● **TO DO**
Nothing other than an exact copy of the lines from the one containing "phylum: Chordata" through the last line of the listing below should be written.

● **INPUT DATA**
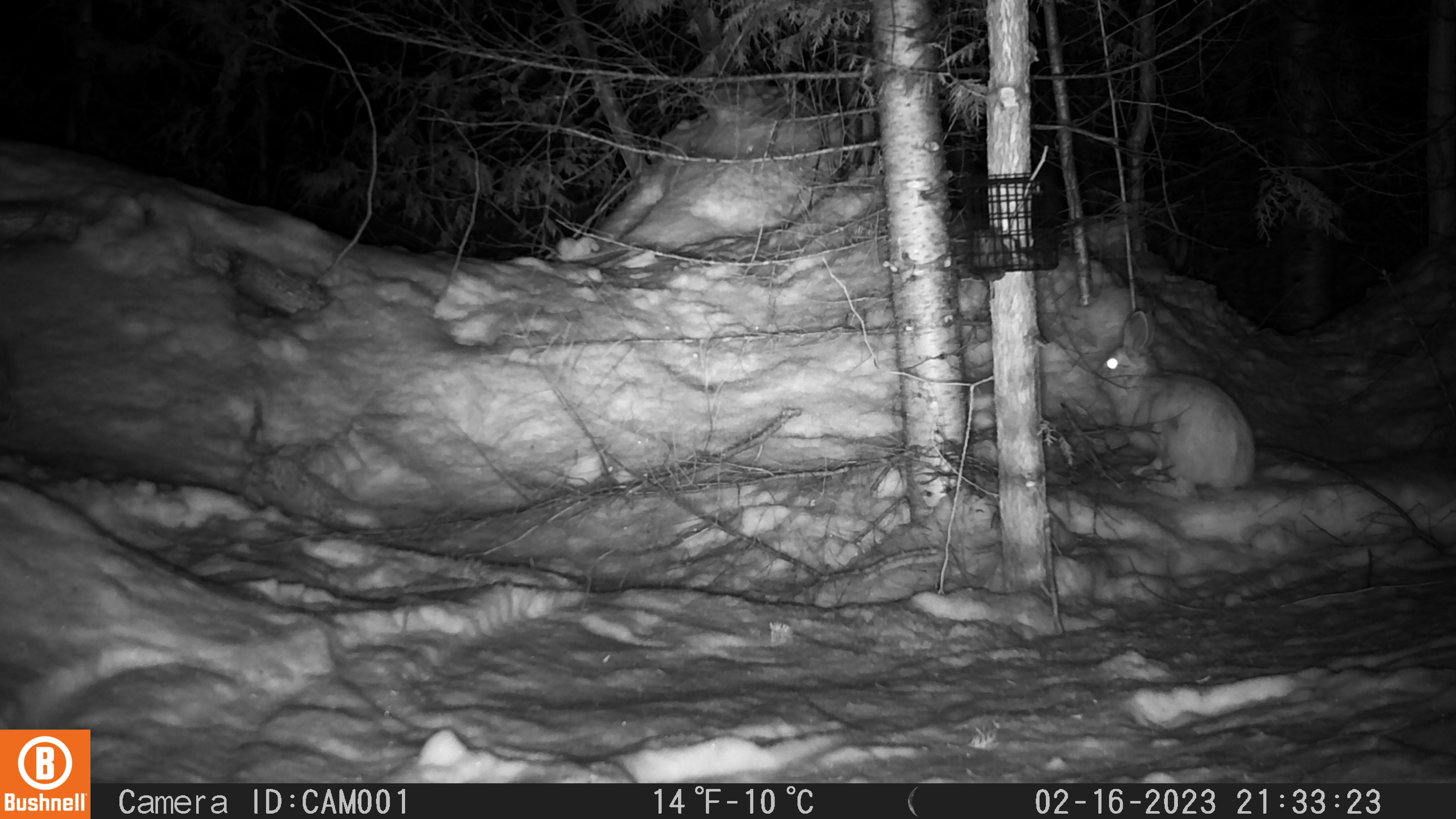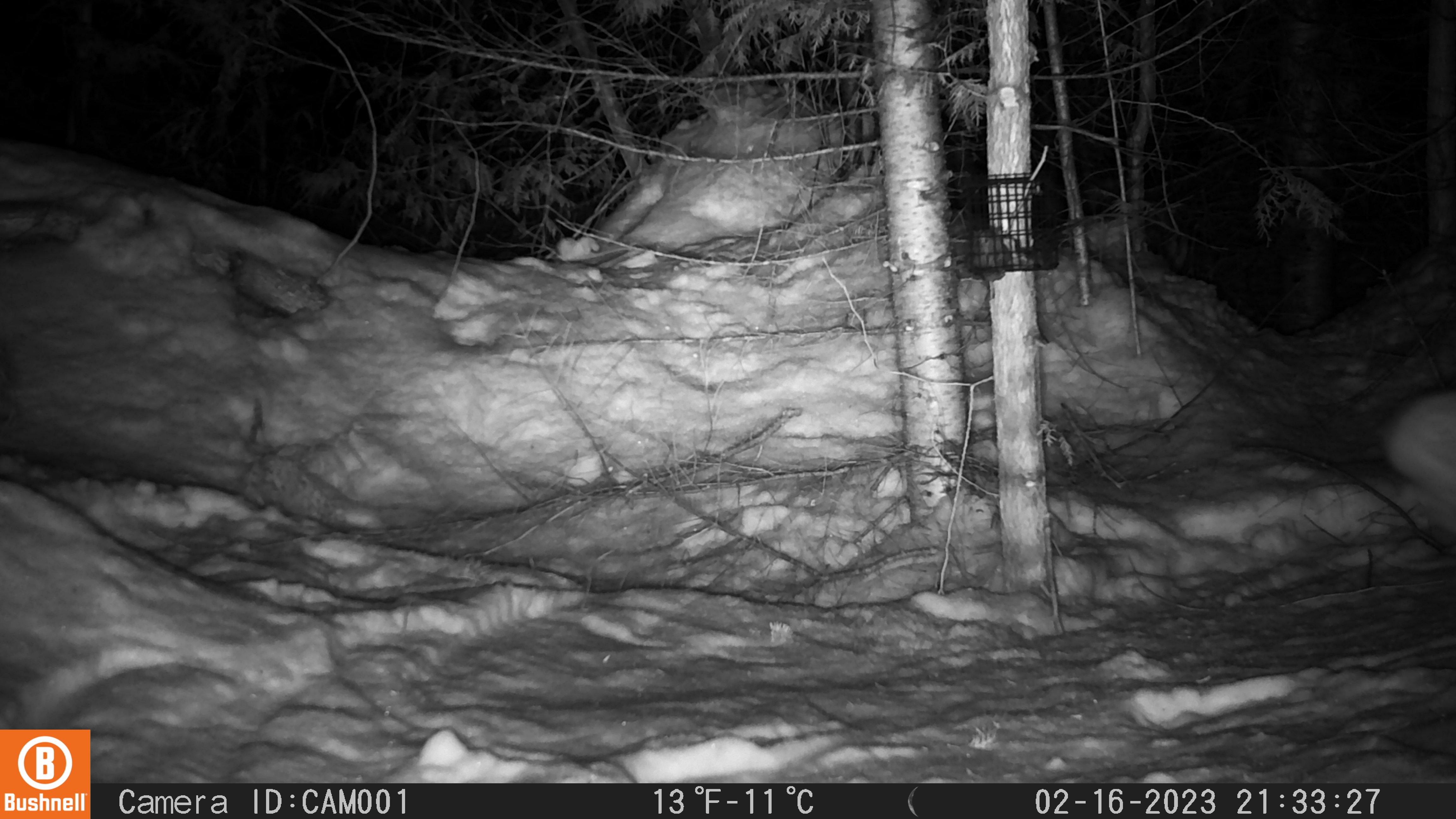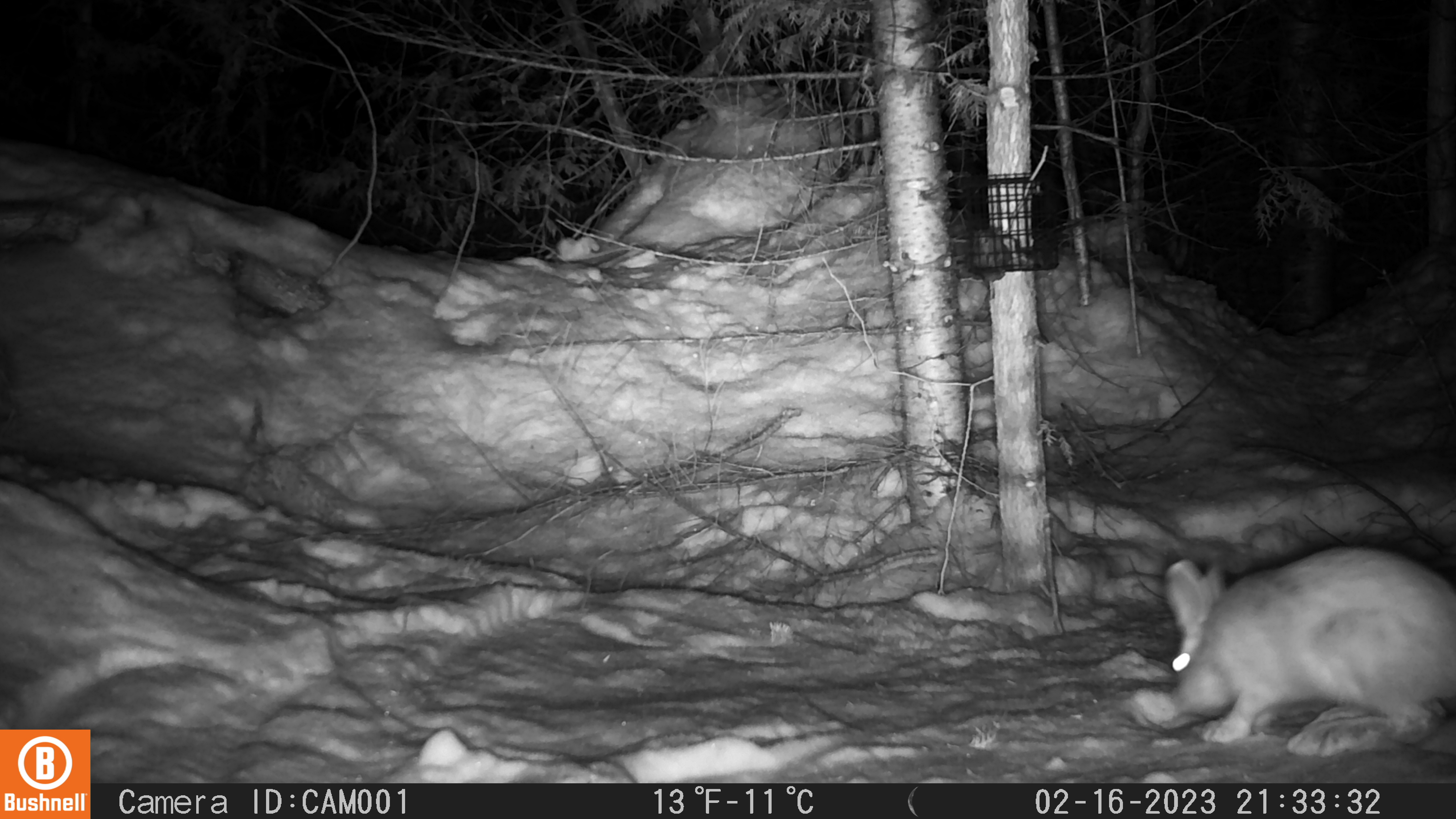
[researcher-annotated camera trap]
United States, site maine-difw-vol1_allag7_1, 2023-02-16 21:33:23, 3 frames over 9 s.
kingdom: Animalia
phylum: Chordata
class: Mammalia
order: Lagomorpha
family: Leporidae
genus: Lepus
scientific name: Lepus americanus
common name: snowshoe hare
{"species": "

● **TASK RESULT**
phylum: Chordata
class: Mammalia
order: Lagomorpha
family: Leporidae
genus: Lepus
scientific name: Lepus americanus
common name: snowshoe hare
{"species": "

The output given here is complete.